Compared to dinosaurs, humans have occupied only a speck on the timeline of Earth’s history. Modern humans appeared on the stage 200,000 years ago (up to 7 million years ago if you include the whole human family), while dinosaurs roamed the globe for about 165 million years. Despite the large span of time stretching across three distinct geologic periods (Triassic, Jurassic, and Cretaceous), many people view the “Age of the Dinosaurs” as a monolithic moment in history when dinosaurs all lived together. In fact, more time separates stegosaurus and Tyrannosaurus rex than separates modern humans from “the King of the Dinosaurs.”

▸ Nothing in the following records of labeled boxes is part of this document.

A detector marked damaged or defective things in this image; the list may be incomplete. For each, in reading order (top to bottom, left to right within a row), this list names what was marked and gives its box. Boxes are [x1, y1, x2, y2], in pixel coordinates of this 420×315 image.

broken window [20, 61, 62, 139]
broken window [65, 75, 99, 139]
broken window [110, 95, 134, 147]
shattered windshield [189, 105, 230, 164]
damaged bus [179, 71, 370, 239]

Did You Know? Less time separates humans from Tyrannosaurus rex than separated T. rex from stegosaurus
Stegosaurus roamed what’s now modern-day North America during the late Jurassic period, about 155 million to 145 million years ago. Although it didn’t live alongside the ferocious T. rex, its contemporary, the allosaurus, was also a nightmare of powerful teeth. T. rex didn’t arrive on the scene until some 68 million years ago, during the late Cretaceous — a difference of some 80 million years. So while a comfortable 66 million years separate humans from the dinosaur’s dramatic, likely asteroid-induced downfall, the stegosaurus and T. rex lived even farther apart. This startling fact doesn’t even take into account Triassic dinosaurs, such as herrerasaurus and eoraptor, which are twice as chronologically distant from the T. rex as stegosaurus is. Turns out, the “Age of the Dinosaurs” is much more complex than its name suggests.